Last edited 04 Dec 2015

How to prevent frozen pipes

When water freezes it expands. If water freezes inside pipes, this expansion can cause them to burst. As the pipe then thaws, the leakage of water and subsequent damage caused can be very significant.

Burst pipes caused serious losses during the cold winters of 1963 and 1981. Since the widespread installation of central heating, burst pipes have become less common, but in the cold winter of 2010, the Association of British Insurers reported up to 3,500 claims for burst pipe damage were made every day resulting in a pay out of around £2.5 million a day. The cost of damage to households as a result of burst pipes was in the order of £7,000 per household.

Most at risk are outdoor pipes such as garden taps or hoses, supplies to swimming pools, sprinkler systems and so on. However, inside buildings pipes may be at risk if the building is unheated or if pipes are in unheated areas such as garages, basements, attics, crawl spaces and so on.

Within buildings, the risk of frozen pipes can be reduced by:

  • Ensuring the heating is on for at least an hour a day, or continuously during particularly cold periods. Modern heating systems may have thermostatic controls that allow them to be programmed to turn on in cold weather.
  • Insulating pipes that may be at risk.
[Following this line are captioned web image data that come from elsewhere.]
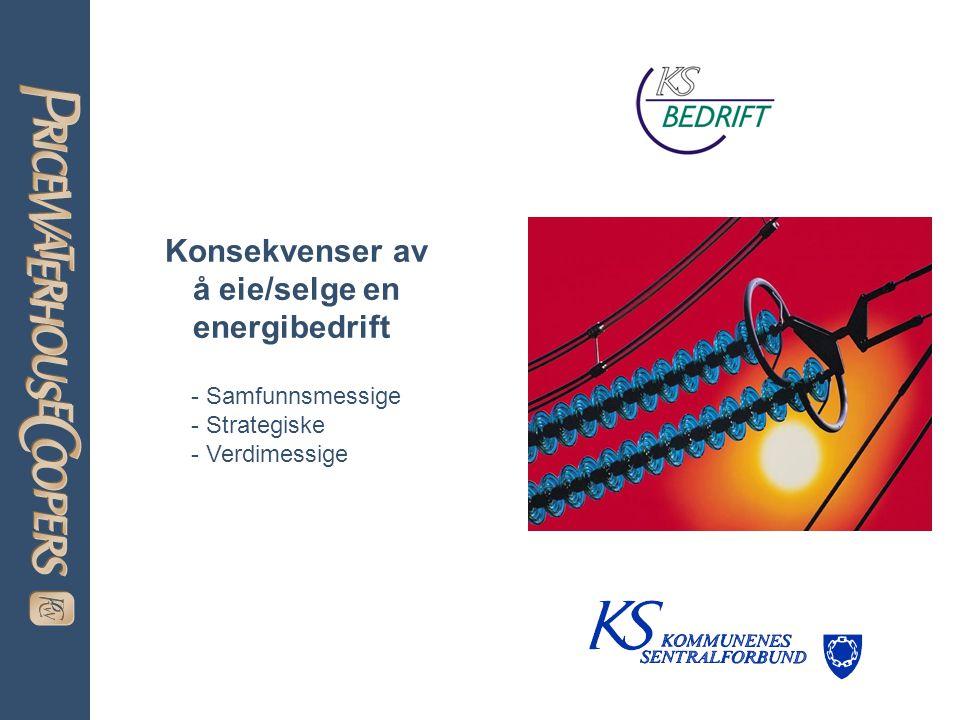 Konsekvenser av å eie/selge en energibedrift - Samfunnsmessige - Strategiske - Verdimessige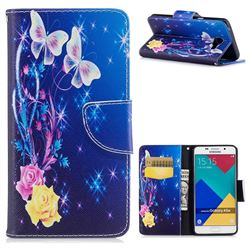 Yellow Flower Butterfly Leather Wallet Case for Samsung Galaxy A5 2016 A510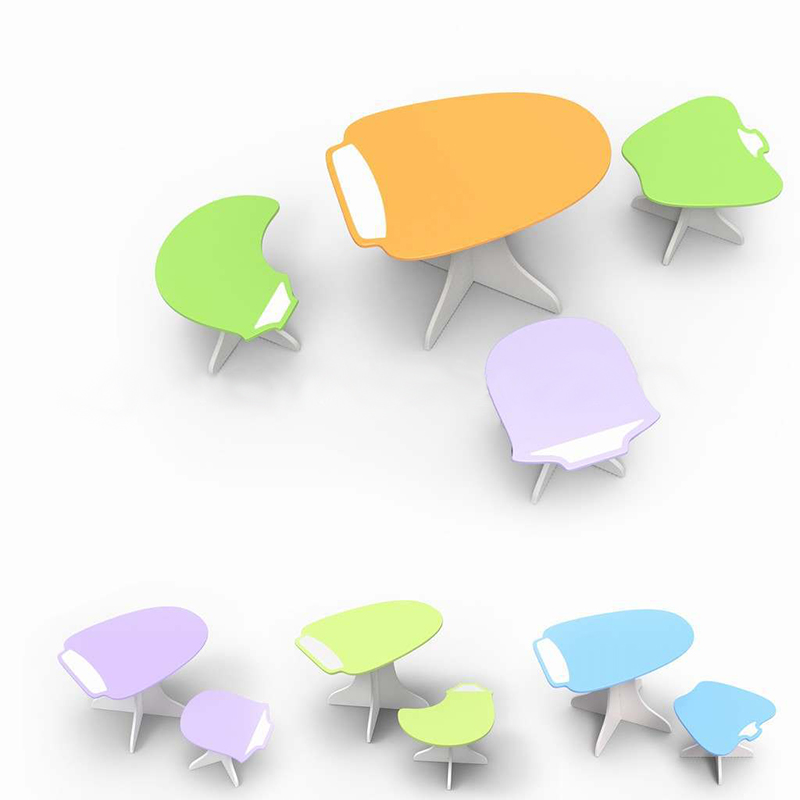 2014 Popular Fashionable Mdf Kids Study Tables With Chairs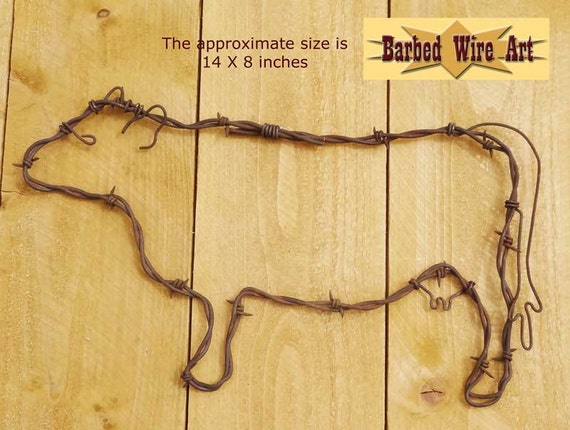 Cow handmade metal decor barbed wire art country western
This will only delay the process, and without a heat source even insulated pipes can eventually freeze.
  • Re-routing pipes through heated areas.
  • Running taps regularly.
  • Draining pipes and hoses.
  • Opening doors or hatches to unheated areas, although this can be very costly and may result in the temperature of the rest of the building dropping.
  • If the occupants are away, arranging for property to be visited regularly.
  • It may be possible to add anti-freeze to some systems.

If a pipe freezes, this may be apparent because the water stops running.